(Exercise description):
Translate this sentence from the RabbitMQ recipe below into Spanish: "Messages are retrieved by the consumers in blocks, but are actually consumed and removed from the queue when the consumers send the ack, as already seen in the previous recipe."

(Document excerpt):
Distributing messages to many consumers

In this example we are showing how to create a dynamic load balancer, and how to distribute messages to many consumers. We are going to create a file downloader.

You can find the source at Chapter01/Recipe10/Java_10/.

Getting ready

To use this recipe we need to set up the Java development environment as indicated in the Introduction section.

How to do it…

In order to let two or more RabbitMQ clients properly balance consuming messages, you need to follow the given steps:

  1. Declare a named queue, and specify the basicQos as follows:
    channel.queueDeclare(myQueue, false, false, false,null);
    channel.basicQos(1);
  2. Bind a consumer with explicit ack:
    channel.basicConsume(myQueue, false, consumer); 
  3. Send one or more messages using channel.basicPublish().
  4. Execute two or more consumers.

How it works...

The publisher sends a message with the URL to download:

String messageUrlToDownload=  "http://www.rabbitmq.com/releases/rabbitmq-dotnet-client/v3.0.2/rabbitmq-dotnet-client-3.0.2-user-guide.pdf";
channel.basicPublish("",MyQueue,null,messageUrlToDownload.getBytes());

The consumer gets the message and downloads the referenced URL:

System.out.println("Url to download:" + messageURL);
downloadUrl(messageURL);

Once the download is terminated, the consumer sends the ack back to the broker and is ready to download the next one:

getChannel().basicAck(envelope.getDeliveryTag(),false);
System.out.println("Ack sent!");
System.out.println("Wait for the next download...");

By default, messages are heavily prefetched. Messages are retrieved by the consumers in blocks, but are actually consumed and removed from the queue when the consumers send the ack, as already seen in the previous recipe.

On the other hand, using many consumers as in this recipe, the first one will prefetch the messages, and the other consumers started later won't find any available in the queue. In order to equally distribute the work among the active consumers, we need to use channel.basicQos(1), specifying to prefetch just one message at a time.

See also…

You can find more information about load balancing in Chapter 8, Performance Tuning for RabbitMQ.

(Provided material):

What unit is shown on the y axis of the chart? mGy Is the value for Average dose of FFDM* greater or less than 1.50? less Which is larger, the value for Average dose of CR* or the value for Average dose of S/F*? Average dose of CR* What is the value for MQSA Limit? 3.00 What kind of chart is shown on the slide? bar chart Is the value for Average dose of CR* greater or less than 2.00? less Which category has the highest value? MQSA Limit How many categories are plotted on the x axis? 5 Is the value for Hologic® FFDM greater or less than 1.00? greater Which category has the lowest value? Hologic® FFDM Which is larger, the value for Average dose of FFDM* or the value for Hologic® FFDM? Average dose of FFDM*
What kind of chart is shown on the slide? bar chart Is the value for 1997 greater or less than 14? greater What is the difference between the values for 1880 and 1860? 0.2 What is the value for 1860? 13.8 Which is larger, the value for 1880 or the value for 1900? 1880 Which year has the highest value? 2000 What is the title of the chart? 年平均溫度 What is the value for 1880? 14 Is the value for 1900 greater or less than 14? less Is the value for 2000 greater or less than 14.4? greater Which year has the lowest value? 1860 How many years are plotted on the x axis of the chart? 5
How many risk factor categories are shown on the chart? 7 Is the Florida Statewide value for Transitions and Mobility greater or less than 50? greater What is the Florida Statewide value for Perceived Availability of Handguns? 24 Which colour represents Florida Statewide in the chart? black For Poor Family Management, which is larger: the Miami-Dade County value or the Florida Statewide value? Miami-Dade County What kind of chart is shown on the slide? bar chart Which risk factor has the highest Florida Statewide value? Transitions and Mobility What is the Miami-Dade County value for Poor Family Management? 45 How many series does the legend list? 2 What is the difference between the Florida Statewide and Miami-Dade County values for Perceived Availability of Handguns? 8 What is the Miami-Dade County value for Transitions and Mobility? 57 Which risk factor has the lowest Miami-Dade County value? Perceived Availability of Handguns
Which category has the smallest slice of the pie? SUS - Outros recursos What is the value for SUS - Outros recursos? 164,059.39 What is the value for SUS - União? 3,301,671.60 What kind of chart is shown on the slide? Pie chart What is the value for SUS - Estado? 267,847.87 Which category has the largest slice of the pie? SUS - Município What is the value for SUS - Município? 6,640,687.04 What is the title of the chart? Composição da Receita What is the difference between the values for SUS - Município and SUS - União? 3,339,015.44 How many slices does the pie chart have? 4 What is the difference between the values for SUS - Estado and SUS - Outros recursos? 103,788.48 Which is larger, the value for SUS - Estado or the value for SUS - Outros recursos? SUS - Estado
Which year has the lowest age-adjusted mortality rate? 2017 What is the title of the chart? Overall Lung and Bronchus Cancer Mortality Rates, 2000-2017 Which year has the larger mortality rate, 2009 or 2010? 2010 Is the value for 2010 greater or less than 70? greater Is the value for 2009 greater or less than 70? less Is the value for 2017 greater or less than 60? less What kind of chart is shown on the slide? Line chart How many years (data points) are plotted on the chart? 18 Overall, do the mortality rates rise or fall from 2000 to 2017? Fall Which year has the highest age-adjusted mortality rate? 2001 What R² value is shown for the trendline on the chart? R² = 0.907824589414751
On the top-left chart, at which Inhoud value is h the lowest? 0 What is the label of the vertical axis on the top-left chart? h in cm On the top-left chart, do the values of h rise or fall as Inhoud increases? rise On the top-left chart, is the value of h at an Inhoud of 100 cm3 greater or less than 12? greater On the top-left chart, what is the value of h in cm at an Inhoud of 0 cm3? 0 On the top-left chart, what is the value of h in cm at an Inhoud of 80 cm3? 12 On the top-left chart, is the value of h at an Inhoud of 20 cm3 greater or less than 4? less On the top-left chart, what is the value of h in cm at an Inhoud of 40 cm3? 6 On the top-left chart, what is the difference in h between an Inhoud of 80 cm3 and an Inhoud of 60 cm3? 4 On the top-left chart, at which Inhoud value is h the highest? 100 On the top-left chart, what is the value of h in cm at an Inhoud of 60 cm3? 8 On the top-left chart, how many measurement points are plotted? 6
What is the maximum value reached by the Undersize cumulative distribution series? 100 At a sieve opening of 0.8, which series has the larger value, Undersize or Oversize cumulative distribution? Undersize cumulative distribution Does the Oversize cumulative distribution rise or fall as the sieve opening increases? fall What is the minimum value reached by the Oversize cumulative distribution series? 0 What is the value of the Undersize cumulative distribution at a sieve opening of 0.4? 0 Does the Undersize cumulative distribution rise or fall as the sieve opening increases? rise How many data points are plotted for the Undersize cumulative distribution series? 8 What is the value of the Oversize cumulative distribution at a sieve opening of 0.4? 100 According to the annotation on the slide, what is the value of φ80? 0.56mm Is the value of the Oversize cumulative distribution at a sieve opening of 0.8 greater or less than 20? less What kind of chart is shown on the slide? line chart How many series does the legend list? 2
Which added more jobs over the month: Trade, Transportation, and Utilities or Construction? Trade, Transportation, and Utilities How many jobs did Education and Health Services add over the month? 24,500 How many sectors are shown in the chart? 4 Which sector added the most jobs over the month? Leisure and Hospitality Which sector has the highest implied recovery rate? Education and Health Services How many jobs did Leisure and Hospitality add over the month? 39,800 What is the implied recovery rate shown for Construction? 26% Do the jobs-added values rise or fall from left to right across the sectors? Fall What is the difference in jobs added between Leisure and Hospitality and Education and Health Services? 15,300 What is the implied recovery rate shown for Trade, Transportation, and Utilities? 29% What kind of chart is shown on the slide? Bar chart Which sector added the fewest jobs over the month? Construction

(Result of this exercise):
Los consumidores recuperan los mensajes en bloques, pero en realidad estos se consumen y se eliminan de la cola cuando los consumidores envían el ack, como ya se vio en la receta anterior.